Eric's pupils had gone home an hour before, but he had stayed to solve some algebra
problems, and correct some Latin exercises for his advanced students.
The sun was slanting in warm yellow lines through the thick grove of maples to the west
of the building, and the dim green air beneath them burst into golden bloom. A couple of
sheep were nibbling the lush grass in a far corner of the play-ground; a cow-bell,
somewhere in the maple woods, tinkled faintly and musically, on the still crystal air,
which, in spite of its blandness, still retained a touch of the wholesome austerity and
poignancy of a Canadian spring. The whole world seemed to have fallen, for the time
being, into a pleasant untroubled dream.
The scene was very peaceful and pastoral--almost too much so, the young man
thought, with a shrug of his shoulders, as he stood in the worn steps and gazed about
him. How was he going to put in a whole month here, he wondered, with a little smile at
his own expense.
"Father would chuckle if he knew I was sick of it already," he thought, as he walked
across the play-ground to the long red road that ran past the school. "Well, one week is
ended, at any rate. I've earned my own living for five whole days, and that is something I
could never say before in all my twenty-four years of existence. It is an exhilarating
thought. But teaching the Lindsay district school is distinctly NOT exhilarating--at least
in such a well-behaved school as this, where the pupils are so painfully good that I
haven't even the traditional excitement of thrashing obstreperous bad boys. Everything
seems to go by clock work in Lindsay educational institution. Larry must certainly have
possessed a marked gift for organizing and drilling. I feel as if I were merely a big cog in
an orderly machine that ran itself. However, I understand that there are some pupils
who haven't shown up yet, and who, according to all reports, have not yet had the old
Adam totally drilled out of them. They may make things more interesting. Also a few
more compositions, such as John Reid's, would furnish some spice to professional life."

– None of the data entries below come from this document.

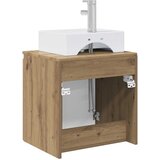  Umivaonik s policom Hrast artisan 49,5 x 41 x 62,5 cm | Eponuda.ba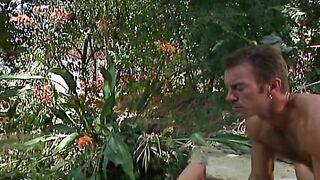 Blond mother I'd like to fuck Rosebud Prolapse Tease After Intensive Anal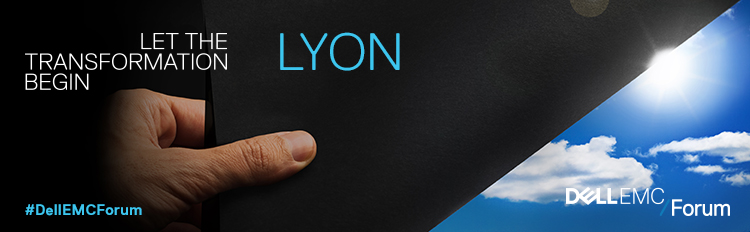 Dell EMC Forum 2017 - LYON
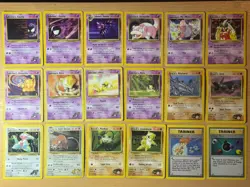 Pokemon Karten Sammlung | Pokemon Karten ~ Gym Challenge Set - Vintage Englisch - Image 1
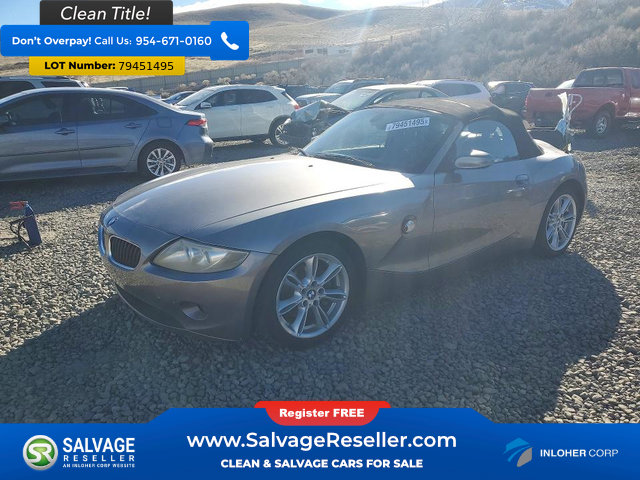 Used 2003 BMW Z4 3.0i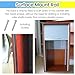 JYHHCYS Tool Cabinet Roll-Up Door Custom Size, Oil-Stain Resistant Roll Up Doors Retractable, Straight Tambour Sliding Door for Garage Workshop & Hardware Storage(15x30in/38x76cm)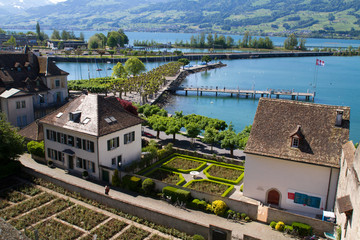 Jardins en Suisse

Eric's laughter wakened the echoes as he swung into the road down the long sloping
hill. He had given his fourth grade pupils their own choice of subjects in the composition
class that morning, and John Reid, a sober, matter-of-fact little urchin, with not the
slightest embryonic development of a sense of humour, had, acting upon the whispered
suggestion of a roguish desk-mate, elected to write upon "Courting." His opening
sentence made Eric's face twitch mutinously whenever he recalled it during the day.
"Courting is a very pleasant thing which a great many people go too far with."